So next we need to see how the old generation garbage collector handles soft, weak, and virtual references when performing garbage collection.

/hotspot/src/share/vm/memory/defNewGeneration.cpp file

//Garbage collection of the new generation
void DefNewGeneration::collect(bool full,
                               bool clear_all_soft_refs,
                               size_t size,
                               bool is_tlab) {
  …………

  // Used to scan whether soft, weak, and virtual references are alive.
  ScanWeakRefClosure scan_weak_ref(this);

  // Object scanner, used for GC root replication
  FastScanClosure fsc_with_no_gc_barrier(this, false);
  FastScanClosure fsc_with_gc_barrier(this, true);

  // Klass's GC root scan.
  KlassScanClosure klass_scan_closure( & amp;fsc_with_no_gc_barrier,
                                      gch->rem_set()->klass_rem_set());

  // GC Root breadth search scanner
  // That is, find the reference of GC Root as the next batch of GC Root until all surviving objects are found.
  FastEvacuateFollowersClosure evacuate_followers(gch, _level, this,
                                                   &fsc_with_no_gc_barrier,
                                                   & amp;fsc_with_gc_barrier);
  // Find the root GC Root.
  // Because it is a new generation algorithm, the root GC Root will be copied to the to area or the old generation.
  gch->gen_process_strong_roots(_level,
                                true, // Process younger gens, if any,
                                       // as strong roots.
                                true, // activate StrongRootsScope
                                true, // is scavenging
                                SharedHeap::ScanningOption(so),
                                 &fsc_with_no_gc_barrier,
                                true, // walk *all* scavengable nmethods
                                 &fsc_with_gc_barrier,
                                 &klass_scan_closure);

  // Find all references of GC Root based on GC Root
  // Because this is dealing with references, soft, weak, virtual, etc. references will be processed here.
  evacuate_followers.do_void();

  // Used to handle the survival of reference objects.
  FastKeepAliveClosure keep_alive(this, & amp;scan_weak_ref);
  
  ReferenceProcessor* rp = ref_processor();
  //Determine whether to clear all soft references based on the bool field clear_all_soft_refs.
  rp->setup_policy(clear_all_soft_refs);
  // Specific processing details.
  const ReferenceProcessorStats & stats =
  rp->process_discovered_references( & amp;is_alive, & amp;keep_alive, & amp;evacuate_followers,
                                    NULL, _gc_timer);
                                    
  …………
}

The above is the recycling of the new generation during YGC. Whether it is Full GC or YGC, it will process soft, weak, and virtual references, so YGC is selected for analysis (because YGC is simpler, but it does not process soft, weak, and virtual references. it’s the same)

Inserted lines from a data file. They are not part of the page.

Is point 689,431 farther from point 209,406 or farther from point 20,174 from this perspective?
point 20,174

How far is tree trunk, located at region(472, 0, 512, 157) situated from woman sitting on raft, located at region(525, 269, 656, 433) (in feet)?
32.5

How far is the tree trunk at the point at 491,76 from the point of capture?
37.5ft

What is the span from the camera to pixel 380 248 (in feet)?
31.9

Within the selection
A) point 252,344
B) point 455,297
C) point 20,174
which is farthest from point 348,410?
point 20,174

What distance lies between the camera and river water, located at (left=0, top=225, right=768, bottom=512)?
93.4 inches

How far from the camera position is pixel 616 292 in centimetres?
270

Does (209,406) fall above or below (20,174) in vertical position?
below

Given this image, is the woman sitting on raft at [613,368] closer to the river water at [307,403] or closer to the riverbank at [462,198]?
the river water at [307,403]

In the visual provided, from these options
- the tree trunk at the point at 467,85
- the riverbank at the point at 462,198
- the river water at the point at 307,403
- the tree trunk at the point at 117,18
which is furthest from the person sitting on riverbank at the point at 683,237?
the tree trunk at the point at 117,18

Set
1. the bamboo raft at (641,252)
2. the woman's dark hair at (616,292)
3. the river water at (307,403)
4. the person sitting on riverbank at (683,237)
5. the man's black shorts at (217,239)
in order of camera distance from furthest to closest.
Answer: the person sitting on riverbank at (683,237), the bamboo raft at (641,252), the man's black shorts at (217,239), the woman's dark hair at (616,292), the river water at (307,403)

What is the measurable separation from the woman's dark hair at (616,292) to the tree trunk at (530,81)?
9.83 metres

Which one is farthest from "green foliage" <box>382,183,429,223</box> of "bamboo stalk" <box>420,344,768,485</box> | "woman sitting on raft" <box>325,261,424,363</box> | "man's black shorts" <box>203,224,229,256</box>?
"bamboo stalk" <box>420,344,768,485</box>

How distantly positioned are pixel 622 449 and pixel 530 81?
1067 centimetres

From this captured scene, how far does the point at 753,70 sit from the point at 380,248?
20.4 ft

Since the processing of soft, weak, and virtual references will be strongly related to the details of GC recycling, many of them are detailed codes of GC recycling. The author will comment them and treat them as a black box.

  1. Create various scanners required for GC recycling
  2. These scanners ultimately have a common task, which is to copy surviving objects to the to area or the old generation.
  3. Scanning of GC Root
  4. Perform a breadth traversal based on the existing GC Root, find the objects referenced by the GC Root, and continue to find references for the next batch of GC Roots until the entire heap is traversed.
  5. Handling of soft, weak, and false quotes (this is also the focus of the next step)

After all GC Root searches, the object arrangement of the Java heap may be as follows:

Note that there is a difference between the soft, weak, and virtual objects here and the objects referenced by soft, weak, and virtual objects. The copy algorithm will only copy soft, weak, and virtual objects. The object needs to be processed later.

Before looking at the process_discovered_references method of the ReferenceProcessor class, we need to introduce the ReferenceProcessor class.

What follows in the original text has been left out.